We've entered the eye of the NFL storm that inevitably forms once the postseason pecking order has taken shape. The problem is, it came early this year. Contenders have already seized most playoff spots, and there remains only an assortment of 5-7 franchises scattered about looking for the last wild card slot or lower: the NFC East division title.

Calm set in too quickly, and we needed a little of that college spirit to shake things up. To be ahead of the entertainment curve this December, NFL franchises will have to think outside the box. And that just may be what the Houston Texans front office and those wonderful folks down at Reliant Stadium are doing.

The Texans' marketing department has gone big to create that smalltime collegiate football vibe that is filling the otherwise cavernous Reliant Stadium during most home games. For that real Division 1-AA ambiance, this place has it all: $10 parking, tee shirt canons, and third down reminders from the public address announcer intended to ignite a “de-fense” chant from the crowd. Watching Sunday's game, I half-expected to hear license plate numbers of illegally-parked cars announced over the loudspeakers as the CBS audience waited for Dan Deirdorf to think up more witticisms.

Texas is the one place where you'd think football could survive on its own merits, but apparently Houstonites need to be lured in with game themes and live halftime shows. Back in July, that same PR machine that rolled out letterman jackets for Texan players last year just before they were drubbed in New England decided on a Homecoming theme for Sunday's Patriots rematch.

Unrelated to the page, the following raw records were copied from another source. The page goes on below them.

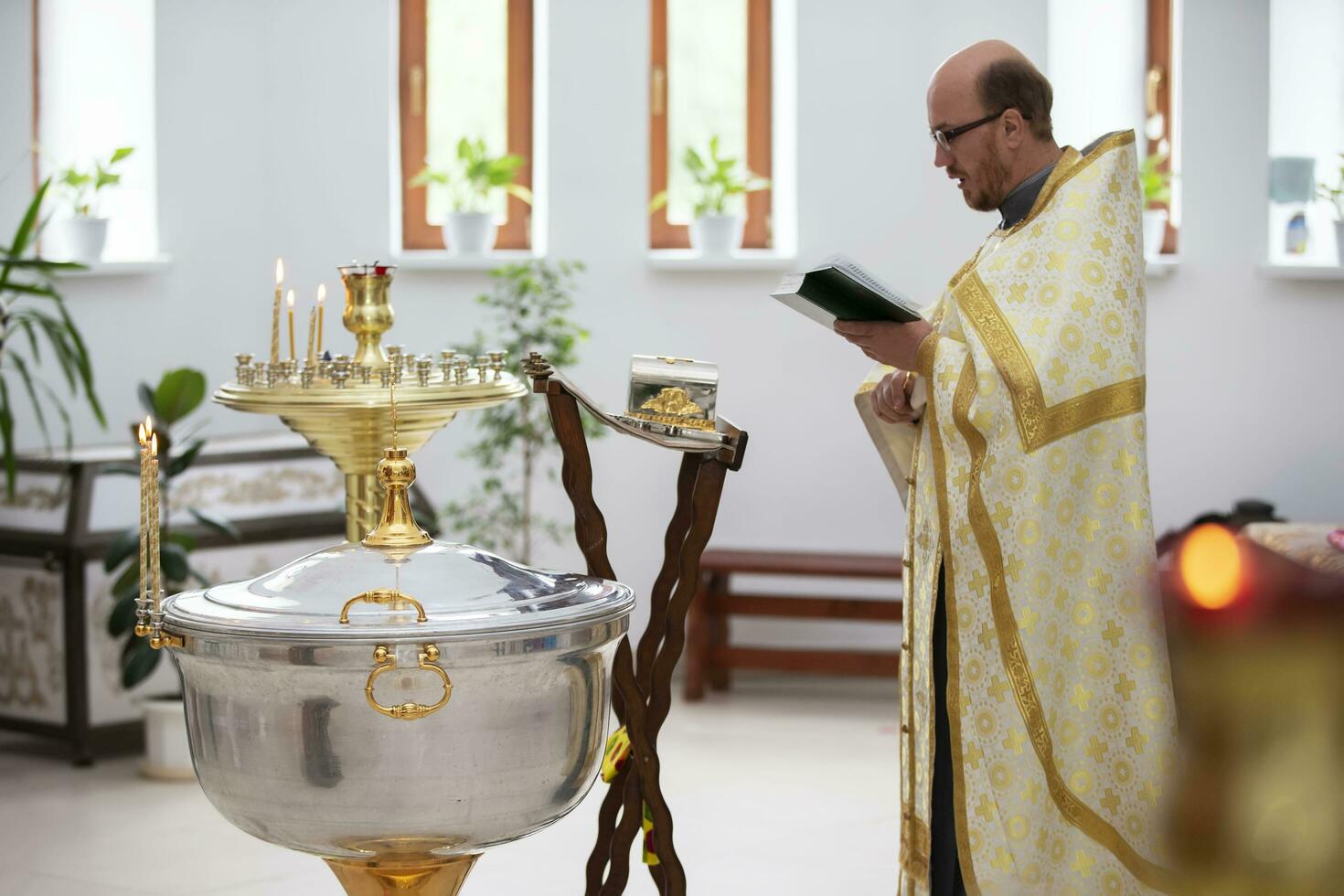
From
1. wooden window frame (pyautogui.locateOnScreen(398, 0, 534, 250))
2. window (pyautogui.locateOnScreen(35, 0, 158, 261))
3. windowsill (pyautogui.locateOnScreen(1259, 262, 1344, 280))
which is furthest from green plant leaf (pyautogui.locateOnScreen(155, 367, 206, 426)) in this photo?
windowsill (pyautogui.locateOnScreen(1259, 262, 1344, 280))

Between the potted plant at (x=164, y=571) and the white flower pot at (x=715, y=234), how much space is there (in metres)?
2.08

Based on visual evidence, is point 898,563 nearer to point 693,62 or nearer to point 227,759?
point 693,62

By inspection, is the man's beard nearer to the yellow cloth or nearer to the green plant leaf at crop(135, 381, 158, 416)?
the yellow cloth

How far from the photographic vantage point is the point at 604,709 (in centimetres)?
244

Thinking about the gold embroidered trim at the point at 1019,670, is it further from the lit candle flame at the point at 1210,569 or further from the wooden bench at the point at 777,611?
the wooden bench at the point at 777,611

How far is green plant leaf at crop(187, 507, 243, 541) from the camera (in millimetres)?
4875

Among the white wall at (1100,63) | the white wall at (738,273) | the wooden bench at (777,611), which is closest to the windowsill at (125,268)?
the white wall at (738,273)

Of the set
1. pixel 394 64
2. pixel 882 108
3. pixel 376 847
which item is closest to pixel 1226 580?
pixel 376 847

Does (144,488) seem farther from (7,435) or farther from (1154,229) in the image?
(1154,229)

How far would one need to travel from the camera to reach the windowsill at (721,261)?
6129mm

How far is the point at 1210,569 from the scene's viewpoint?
72 centimetres

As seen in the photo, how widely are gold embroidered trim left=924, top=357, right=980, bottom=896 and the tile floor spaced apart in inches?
47.0

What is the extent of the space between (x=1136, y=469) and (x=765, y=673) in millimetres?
3853

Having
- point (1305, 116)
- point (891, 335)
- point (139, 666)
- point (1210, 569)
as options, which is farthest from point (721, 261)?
point (1210, 569)
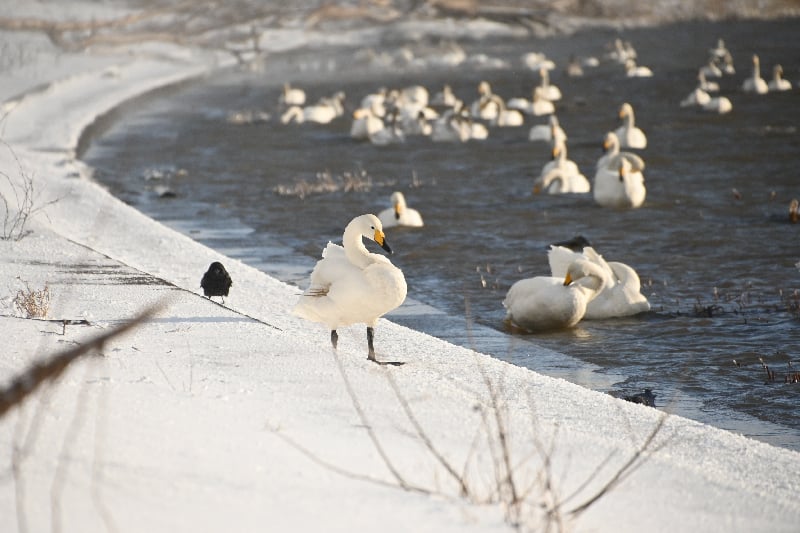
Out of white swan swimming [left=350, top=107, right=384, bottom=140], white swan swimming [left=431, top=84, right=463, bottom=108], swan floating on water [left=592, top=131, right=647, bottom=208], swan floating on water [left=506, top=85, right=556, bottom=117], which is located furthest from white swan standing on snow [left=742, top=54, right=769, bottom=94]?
swan floating on water [left=592, top=131, right=647, bottom=208]

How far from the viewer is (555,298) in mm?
10797

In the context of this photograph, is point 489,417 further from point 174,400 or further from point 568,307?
point 568,307

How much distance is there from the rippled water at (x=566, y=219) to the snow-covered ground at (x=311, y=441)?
145 centimetres

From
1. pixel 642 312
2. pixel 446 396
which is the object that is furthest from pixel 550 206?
pixel 446 396

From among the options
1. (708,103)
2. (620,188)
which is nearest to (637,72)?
(708,103)

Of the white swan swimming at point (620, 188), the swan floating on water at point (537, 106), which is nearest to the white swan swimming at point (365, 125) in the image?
the swan floating on water at point (537, 106)

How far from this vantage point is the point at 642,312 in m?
11.5

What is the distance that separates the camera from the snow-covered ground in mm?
4484

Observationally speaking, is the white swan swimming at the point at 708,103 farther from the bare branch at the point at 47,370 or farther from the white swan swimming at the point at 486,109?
the bare branch at the point at 47,370

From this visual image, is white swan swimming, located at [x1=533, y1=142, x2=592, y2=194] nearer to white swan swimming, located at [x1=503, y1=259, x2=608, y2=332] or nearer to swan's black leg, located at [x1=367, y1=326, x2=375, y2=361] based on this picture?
white swan swimming, located at [x1=503, y1=259, x2=608, y2=332]

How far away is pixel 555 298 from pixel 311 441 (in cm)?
571

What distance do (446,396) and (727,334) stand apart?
471 centimetres

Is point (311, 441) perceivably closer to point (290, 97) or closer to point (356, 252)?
point (356, 252)

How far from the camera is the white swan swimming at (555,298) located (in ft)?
35.5
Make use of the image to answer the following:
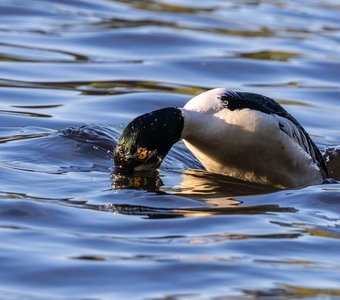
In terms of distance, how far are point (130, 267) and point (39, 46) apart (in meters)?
8.79

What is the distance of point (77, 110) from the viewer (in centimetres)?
1183

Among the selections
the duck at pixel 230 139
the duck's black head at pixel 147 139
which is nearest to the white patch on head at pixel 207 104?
the duck at pixel 230 139

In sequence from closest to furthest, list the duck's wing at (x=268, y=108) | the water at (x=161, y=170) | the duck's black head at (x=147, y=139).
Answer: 1. the water at (x=161, y=170)
2. the duck's black head at (x=147, y=139)
3. the duck's wing at (x=268, y=108)

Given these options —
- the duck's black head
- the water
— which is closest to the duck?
the duck's black head

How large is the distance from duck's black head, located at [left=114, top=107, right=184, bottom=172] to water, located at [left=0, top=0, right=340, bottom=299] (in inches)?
6.9

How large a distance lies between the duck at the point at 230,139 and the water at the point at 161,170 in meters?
0.19

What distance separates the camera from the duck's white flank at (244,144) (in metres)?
8.96

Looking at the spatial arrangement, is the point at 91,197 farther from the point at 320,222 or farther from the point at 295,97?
the point at 295,97

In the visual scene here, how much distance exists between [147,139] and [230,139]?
0.78m

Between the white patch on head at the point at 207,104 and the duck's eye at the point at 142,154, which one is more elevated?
the white patch on head at the point at 207,104

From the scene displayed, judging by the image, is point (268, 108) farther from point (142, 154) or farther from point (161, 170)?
point (142, 154)

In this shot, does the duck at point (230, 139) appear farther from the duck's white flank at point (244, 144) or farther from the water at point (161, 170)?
the water at point (161, 170)

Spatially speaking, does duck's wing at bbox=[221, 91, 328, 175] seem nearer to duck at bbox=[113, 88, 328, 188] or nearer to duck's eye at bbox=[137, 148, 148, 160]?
duck at bbox=[113, 88, 328, 188]

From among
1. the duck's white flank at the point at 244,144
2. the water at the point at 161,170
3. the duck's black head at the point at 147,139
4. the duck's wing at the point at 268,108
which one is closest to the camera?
the water at the point at 161,170
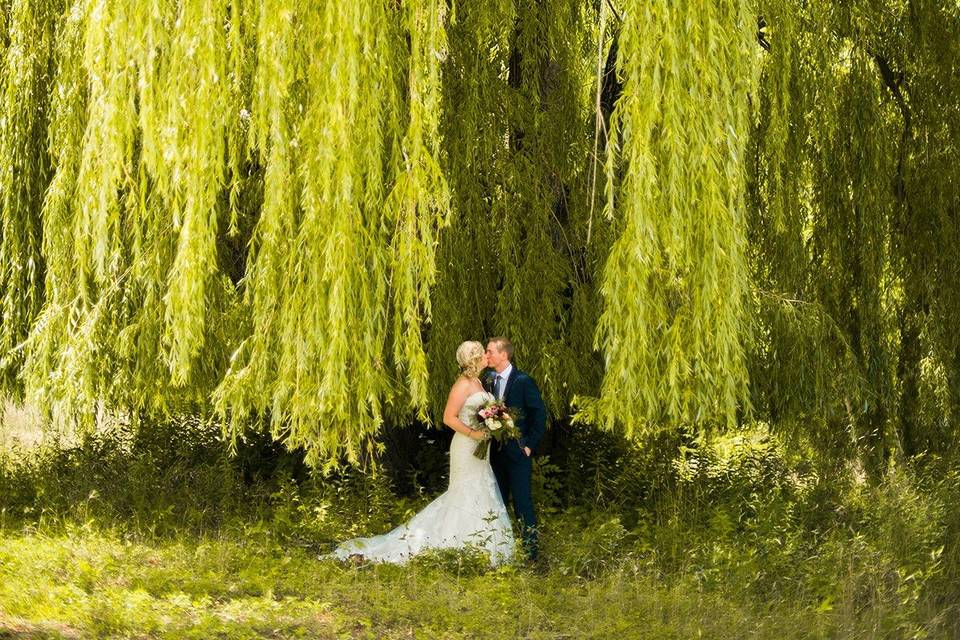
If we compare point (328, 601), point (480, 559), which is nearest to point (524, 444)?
point (480, 559)

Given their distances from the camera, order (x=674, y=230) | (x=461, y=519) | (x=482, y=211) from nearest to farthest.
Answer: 1. (x=674, y=230)
2. (x=461, y=519)
3. (x=482, y=211)

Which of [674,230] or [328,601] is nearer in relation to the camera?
[674,230]

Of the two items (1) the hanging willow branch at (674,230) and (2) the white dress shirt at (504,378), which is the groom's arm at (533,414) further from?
(1) the hanging willow branch at (674,230)

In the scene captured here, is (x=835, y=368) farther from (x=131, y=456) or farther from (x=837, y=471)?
(x=131, y=456)

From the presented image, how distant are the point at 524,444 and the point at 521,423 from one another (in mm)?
120

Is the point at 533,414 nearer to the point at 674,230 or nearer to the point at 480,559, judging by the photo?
the point at 480,559

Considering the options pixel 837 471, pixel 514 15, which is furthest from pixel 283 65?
pixel 837 471

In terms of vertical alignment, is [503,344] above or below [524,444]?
above

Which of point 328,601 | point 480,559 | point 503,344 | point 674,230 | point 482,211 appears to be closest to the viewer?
point 674,230

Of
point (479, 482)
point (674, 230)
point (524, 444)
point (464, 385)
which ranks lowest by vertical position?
point (479, 482)

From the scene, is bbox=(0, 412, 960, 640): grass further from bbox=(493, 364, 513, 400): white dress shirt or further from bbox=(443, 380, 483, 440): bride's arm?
bbox=(493, 364, 513, 400): white dress shirt

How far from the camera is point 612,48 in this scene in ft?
25.5

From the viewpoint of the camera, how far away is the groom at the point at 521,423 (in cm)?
646

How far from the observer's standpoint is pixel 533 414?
21.3 ft
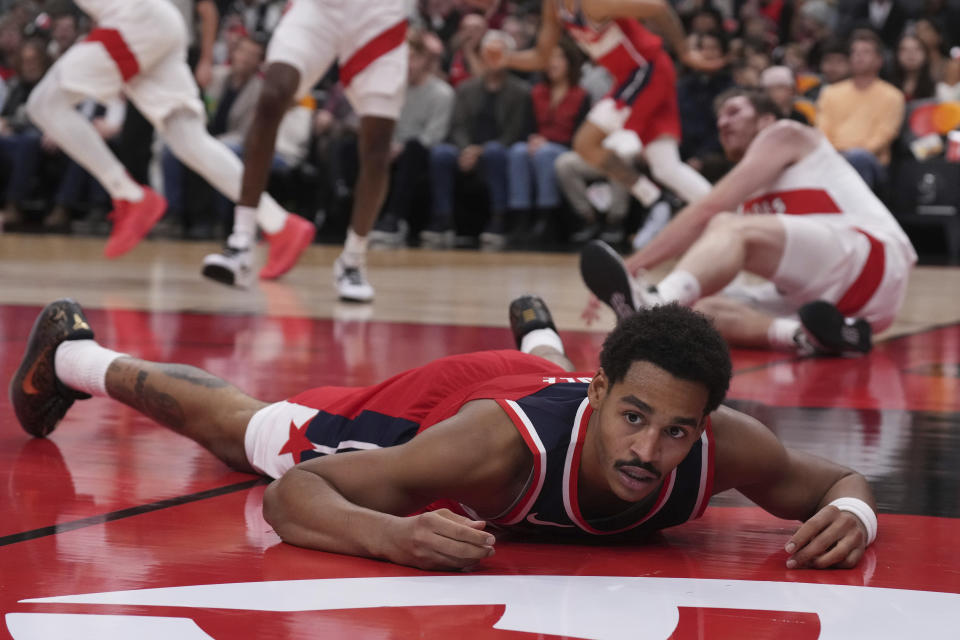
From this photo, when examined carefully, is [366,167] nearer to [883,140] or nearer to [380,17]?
[380,17]

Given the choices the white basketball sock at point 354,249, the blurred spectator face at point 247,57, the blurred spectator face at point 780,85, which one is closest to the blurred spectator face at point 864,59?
the blurred spectator face at point 780,85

In hindsight, Houston's forward-thinking attempt to go toe-to-toe with college football on their own turf has made Tones-tradamuses of the entire Texans front office, given the unparalleled drama surrounding this year's NCAAF rivalry week. Then again, I can't think of a better way to motivate the strongest opponent on your schedule, not to mention the team that handed you your two most painful losses the year before, than to designate them as your sacrificial victims.

But who knows? Save for the covert surveillance efforts Bill Belichick orchestrated from 2,000 miles away that broke the code of Wade Phillips' double-secret defensive scheme, it might have worked. In the end, the Texans let a ten-point halftime lead slip into a heartbreaking defeat by a 53-yard field goal margin, leaving mums wilting and Homecoming queens reeling over what almost was.

We all know the NFL is a copycat league, and everyone could use a shot of collegiate enthusiasm right about now. If the Texans don't figure out how to put that top-ranked defense to work in holding opponents under 34 points when it counts, and maybe get Vanilla Ice back in the house for these big games, they're going to find themselves the Homecoming date on eight teams' schedules come next year.